#### LISTA DE TAREFAS:
A – Segundo o texto sobre a crise política no Bangladesh, quantas pessoas morreram desde o início das manifestações?
B – Prolongue o texto sobre a crise política no Bangladesh a partir da última frase apresentada.

#### TEXTO A LER:
A dissolução é um requisito fundamental para permitir a formação de um governo provisório, tal como anunciado na segunda-feira pelo chefe do exército do Bangladesh, Waker-Uz-Zaman, numa declaração que confirmou a demissão da primeira-ministra e a sua saída do país. A medida abre igualmente portas à realização de eleições legislativas no prazo de três meses.

A composição do novo governo provisório é ainda desconhecida, embora os líderes estudantis tenham proposto o nome do Prémio Nobel da Paz Muhammad Yunus para liderar o processo de transição, missão que o laureado confirmou entretanto aceitar.

O governo provisório dará prioridade ao restabelecimento da lei e da ordem nas ruas, depois de o país ter vivido na segunda-feira o dia mais mortífero desde o início dos protestos estudantis, que começaram há um mês para exigir a revogação de um sistema de quotas para o emprego público e acabaram por exigir a demissão de Hasina na sequência da brutal repressão das manifestações.

De acordo com a agência espanhola EFE, pelo menos 99 pessoas foram mortas no último dia, durante violentos confrontos e incidentes, que incluíram incêndios em vários edifícios relacionados com a Liga Awami, força política de Hasina.

O número de mortos desde o início das manifestações, no princípio de julho, ultrapassa os 400.

Entretanto, a antiga primeira-ministra e líder da oposição no Bangladesh, Khaleda Zia, condenada em 2018 a 17 anos de prisão por corrupção, foi libertada esta terça-feira, indicou o porta-voz do Partido Nacionalista do Bangladesh (PNB, oposição), um dia depois de o exército ter tomado o controlo do país.

“[Zia, a grande rival de Hasina] está agora livre”, disse à agência francesa AFP o porta-voz partidário, A.K.M. Wahiduzzaman, menos de 24 horas depois de o Presidente do Bangladesh, Mohammed Shahabuddin, ter ordenado a sua libertação.

Esta terça-feira, na capital do país, Daca, as mães de algumas das centenas de presos políticos detidos arbitrariamente durante o regime de Hasina aguardavam à porta dos serviços secretos militares à espera de notícias.

#### LINHAS GUARDADAS:
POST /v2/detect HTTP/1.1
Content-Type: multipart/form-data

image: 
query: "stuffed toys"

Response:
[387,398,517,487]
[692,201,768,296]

#### PROBLEMAS RESOLVIDOS:
A – Mais de 400 pessoas.

B –
“Precisamos de respostas”, disse Sanjida Islam Tulee, coordenadora do movimento “Mayer Daak” (“Apelo das Mães”, na tradução em português), que está a fazer campanha pela libertação dos detidos pelas forças de segurança de Hasina.

Paralelamente, o principal sindicato da polícia do Bangladesh anunciou esta terça-feira que vai entrar em greve.

“Até que a segurança de todos os membros da polícia seja garantida, estamos a declarar uma greve”, escreveu a Associação da Polícia do Bangladesh, que representa milhares de oficiais superiores, num comunicado.

Na mesma nota informativa, os líderes sindicais pediram “perdão” por terem ter disparado contra estudantes, alegando terem sido forçados a abrir fogo.

A situação mantém-se calma em Daca, onde, embora o tráfego tenha sido retomado e as lojas reabertas, os escritórios governamentais permaneceram fechados.

Na segunda-feira, na sequência do discurso de Waker-Uz-Zaman, milhares de bengalis saíram para as ruas de Daca. Os manifestantes invadiram o parlamento, incendiaram as instalações de canais de televisão pró-governamentais e partiram estátuas do pai da ex-primeira-ministra, Sheikh Mujibur Rahman, um herói da independência do país.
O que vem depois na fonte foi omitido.